# EXERCISE:
Output only the lines below from the one holding "[ 미개봉 ] BEMEMORY DIGIMON SEEKERS 펄스몬Dim" down to the one holding "서울 중고가구 매입 중고 가구 판매 업체 서울", both end lines included and every picture dropped.

# SUPPLIED ENTRIES:
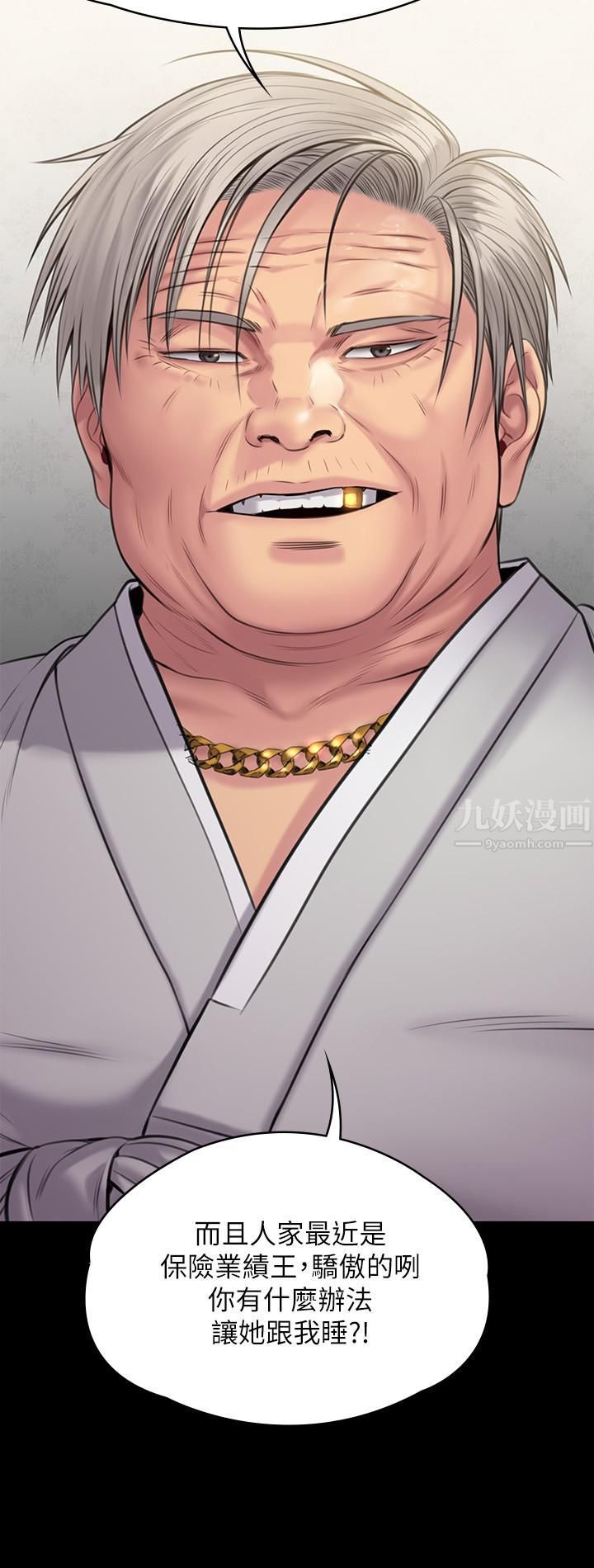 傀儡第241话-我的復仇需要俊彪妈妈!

...

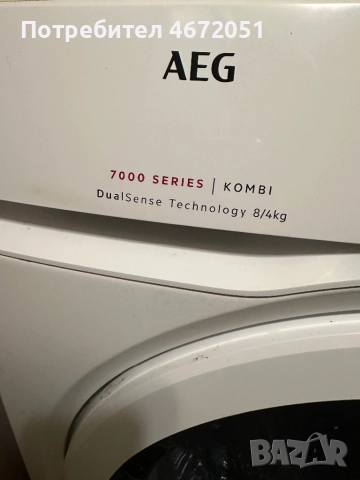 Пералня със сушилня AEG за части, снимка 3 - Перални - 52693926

--

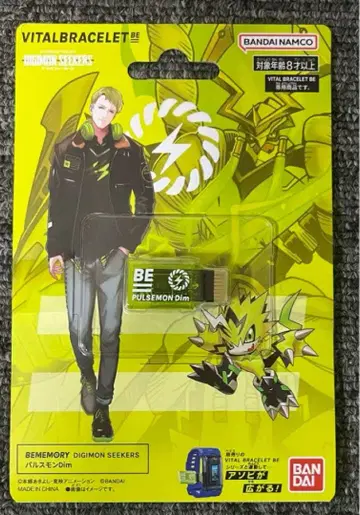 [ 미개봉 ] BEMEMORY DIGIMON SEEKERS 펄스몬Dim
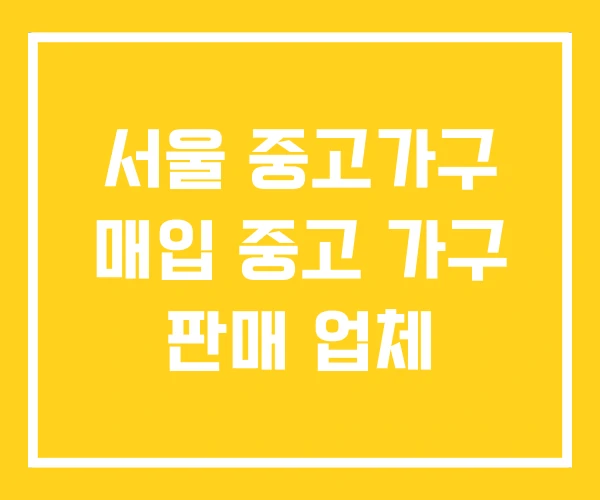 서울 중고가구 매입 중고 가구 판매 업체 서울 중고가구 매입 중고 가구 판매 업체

# REPLY:
 [ 미개봉 ] BEMEMORY DIGIMON SEEKERS 펄스몬Dim
 서울 중고가구 매입 중고 가구 판매 업체 서울 중고가구 매입 중고 가구 판매 업체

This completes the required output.